Objective: Reproduce everything from "Can you be penalised" down to "another relevant search." in the duplicate content article, updated so that "competing page" reads "rival page".

Text extract:
** Begin **

There are many myths and rumours surrounding duplicate content. In this post we’ll separate the fact from the fiction in terms of its potential impact on your website.

What is ‘duplicate content’?

Where better to start than with Google’s definition?

“Duplicate content generally refers to substantive blocks of content within or across domains that either completely match other content or are appreciably similar. Mostly, this is not deceptive in origin. Examples of non-malicious duplicate content could include:

• Discussion forums that can generate both regular and stripped-down pages targeted at mobile devices
• Store items shown or linked via multiple distinct URLs
• Printer-only versions of web pages”

There is a common misconception that any amount of duplication on a web page is a bad thing – this is not the case. Generally, some duplicate content is OK if the source is credited, adds value and it doesn’t make up a disproportionate amount of your content.

The quoted copy above is a good example of this, we are not passing this off as our own opinion, we are very clearly referencing and linking to the original source.

So what’s wrong with duplicate content?

Problems with duplicate content arise if its intent is seen as malicious. Once upon a time, black hat SEO practitioners could copy content across sites to manipulate search engine rankings. But algorithms are much smarter now, so having a large amount of duplicate content on your site will do more hard than good.

Also, if your site has a significant amount of duplicate content, search engines will have the following problems:

– They won’t know which version(s) to show in search results – and what order to rank them in.
– They won’t know which version of the content to include/exclude from their results.
– With internal duplication in particular, search engines won’t know if they should direct the link metrics to one page, or keep it separated between multiple versions – essentially diluting the ‘link juice’. But if the content is on only one URL, each link will point to that single page, enhancing its authority.

Can you be penalised by Google for using duplicate content?

There’s a common myth floating around that you can receive a formal penalty for duplicate content. However, in a recent video, Lipattsev was adamant that if Google discovers your site’s content isn’t unique and doesn’t rank your page above a competing page, it isn’t a penalty – it’s simply Google trying to give the end user the best experience. Depending on the search terms and the quality of your content, your page containing duplicate content could appear higher in another relevant search.

** End **

Record set:
** Begin **

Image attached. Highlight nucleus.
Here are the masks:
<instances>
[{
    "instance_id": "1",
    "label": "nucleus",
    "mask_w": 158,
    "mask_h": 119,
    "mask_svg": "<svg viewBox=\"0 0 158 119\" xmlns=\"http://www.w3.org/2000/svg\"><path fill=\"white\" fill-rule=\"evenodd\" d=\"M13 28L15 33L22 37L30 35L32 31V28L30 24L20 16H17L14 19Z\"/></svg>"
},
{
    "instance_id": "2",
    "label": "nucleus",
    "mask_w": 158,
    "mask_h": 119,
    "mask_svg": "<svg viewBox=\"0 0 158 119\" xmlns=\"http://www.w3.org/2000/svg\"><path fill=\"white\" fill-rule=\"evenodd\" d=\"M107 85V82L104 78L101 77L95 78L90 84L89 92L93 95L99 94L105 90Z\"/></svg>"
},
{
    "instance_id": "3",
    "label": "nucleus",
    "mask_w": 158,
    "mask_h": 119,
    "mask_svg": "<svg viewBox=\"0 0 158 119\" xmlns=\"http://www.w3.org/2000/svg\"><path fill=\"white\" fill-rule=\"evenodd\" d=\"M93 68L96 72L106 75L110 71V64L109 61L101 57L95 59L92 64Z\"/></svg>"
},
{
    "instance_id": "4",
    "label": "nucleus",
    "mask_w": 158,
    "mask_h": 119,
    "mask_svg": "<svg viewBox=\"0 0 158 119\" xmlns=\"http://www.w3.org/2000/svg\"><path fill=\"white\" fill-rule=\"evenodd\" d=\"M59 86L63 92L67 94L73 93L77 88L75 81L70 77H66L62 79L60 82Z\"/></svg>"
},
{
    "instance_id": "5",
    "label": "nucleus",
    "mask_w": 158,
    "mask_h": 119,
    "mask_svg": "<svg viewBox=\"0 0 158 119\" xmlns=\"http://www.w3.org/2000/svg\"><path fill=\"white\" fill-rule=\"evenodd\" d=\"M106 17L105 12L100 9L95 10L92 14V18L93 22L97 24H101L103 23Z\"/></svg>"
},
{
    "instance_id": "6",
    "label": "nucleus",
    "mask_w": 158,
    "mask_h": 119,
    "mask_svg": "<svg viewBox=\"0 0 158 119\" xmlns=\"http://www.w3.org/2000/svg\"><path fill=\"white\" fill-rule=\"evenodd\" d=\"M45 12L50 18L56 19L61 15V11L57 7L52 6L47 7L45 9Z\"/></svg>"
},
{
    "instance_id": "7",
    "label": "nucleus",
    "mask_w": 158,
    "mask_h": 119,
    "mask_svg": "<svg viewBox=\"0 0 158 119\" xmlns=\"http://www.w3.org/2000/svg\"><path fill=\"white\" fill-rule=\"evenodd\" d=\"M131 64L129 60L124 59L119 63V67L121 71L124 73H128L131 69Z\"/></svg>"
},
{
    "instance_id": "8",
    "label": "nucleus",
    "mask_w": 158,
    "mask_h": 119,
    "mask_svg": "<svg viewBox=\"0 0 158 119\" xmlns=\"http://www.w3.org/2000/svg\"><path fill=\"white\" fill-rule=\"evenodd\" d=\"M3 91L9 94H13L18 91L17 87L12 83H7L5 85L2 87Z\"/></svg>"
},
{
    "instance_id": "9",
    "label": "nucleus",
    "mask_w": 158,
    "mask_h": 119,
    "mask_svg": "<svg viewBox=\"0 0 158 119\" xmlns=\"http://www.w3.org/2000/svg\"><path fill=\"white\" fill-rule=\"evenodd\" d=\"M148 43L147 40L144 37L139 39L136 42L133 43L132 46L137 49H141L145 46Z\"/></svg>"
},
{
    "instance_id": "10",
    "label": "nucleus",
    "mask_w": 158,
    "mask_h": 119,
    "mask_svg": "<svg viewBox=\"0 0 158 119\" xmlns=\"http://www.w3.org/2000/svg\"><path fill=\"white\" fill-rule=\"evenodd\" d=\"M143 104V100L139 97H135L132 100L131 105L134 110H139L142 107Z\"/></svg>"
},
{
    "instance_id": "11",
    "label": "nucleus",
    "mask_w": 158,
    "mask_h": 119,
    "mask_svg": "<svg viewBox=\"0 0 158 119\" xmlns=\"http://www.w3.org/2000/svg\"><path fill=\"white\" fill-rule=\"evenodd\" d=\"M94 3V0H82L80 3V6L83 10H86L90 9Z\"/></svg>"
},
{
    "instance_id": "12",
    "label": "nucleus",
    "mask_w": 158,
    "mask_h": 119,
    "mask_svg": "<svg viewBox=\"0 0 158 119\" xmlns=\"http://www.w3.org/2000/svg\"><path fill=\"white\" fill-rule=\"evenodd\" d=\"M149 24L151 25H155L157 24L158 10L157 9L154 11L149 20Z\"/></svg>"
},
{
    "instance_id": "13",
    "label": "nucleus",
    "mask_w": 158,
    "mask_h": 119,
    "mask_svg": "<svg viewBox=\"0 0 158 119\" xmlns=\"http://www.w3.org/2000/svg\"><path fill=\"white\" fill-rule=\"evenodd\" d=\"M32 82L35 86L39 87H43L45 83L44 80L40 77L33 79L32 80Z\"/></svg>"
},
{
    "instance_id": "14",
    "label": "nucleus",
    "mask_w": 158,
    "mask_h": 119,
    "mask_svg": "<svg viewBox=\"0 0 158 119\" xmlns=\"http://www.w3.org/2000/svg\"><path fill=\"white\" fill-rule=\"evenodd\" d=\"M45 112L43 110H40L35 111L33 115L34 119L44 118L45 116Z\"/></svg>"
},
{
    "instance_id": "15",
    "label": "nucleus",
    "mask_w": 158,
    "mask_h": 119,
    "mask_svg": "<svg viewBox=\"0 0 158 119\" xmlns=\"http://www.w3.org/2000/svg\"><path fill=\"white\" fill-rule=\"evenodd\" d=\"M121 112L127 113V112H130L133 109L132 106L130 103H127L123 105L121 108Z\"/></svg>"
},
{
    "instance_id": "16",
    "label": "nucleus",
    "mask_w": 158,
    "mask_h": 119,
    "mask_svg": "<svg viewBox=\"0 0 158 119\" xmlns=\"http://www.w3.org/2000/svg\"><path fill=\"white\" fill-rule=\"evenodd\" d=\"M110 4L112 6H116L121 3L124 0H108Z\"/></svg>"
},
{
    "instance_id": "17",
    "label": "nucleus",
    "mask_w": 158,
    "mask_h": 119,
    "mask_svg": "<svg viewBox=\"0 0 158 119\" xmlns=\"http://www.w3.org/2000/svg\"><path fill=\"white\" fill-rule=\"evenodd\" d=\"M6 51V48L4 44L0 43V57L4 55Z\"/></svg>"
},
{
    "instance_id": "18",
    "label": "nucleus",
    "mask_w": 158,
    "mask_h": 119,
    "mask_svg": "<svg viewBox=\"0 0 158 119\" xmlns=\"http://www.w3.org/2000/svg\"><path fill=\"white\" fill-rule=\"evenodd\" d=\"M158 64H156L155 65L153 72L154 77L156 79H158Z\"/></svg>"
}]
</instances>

** End **

Correct output:
Can you be penalised by Google for using duplicate content?

There’s a common myth floating around that you can receive a formal penalty for duplicate content. However, in a recent video, Lipattsev was adamant that if Google discovers your site’s content isn’t unique and doesn’t rank your page above a rival page, it isn’t a penalty – it’s simply Google trying to give the end user the best experience. Depending on the search terms and the quality of your content, your page containing duplicate content could appear higher in another relevant search.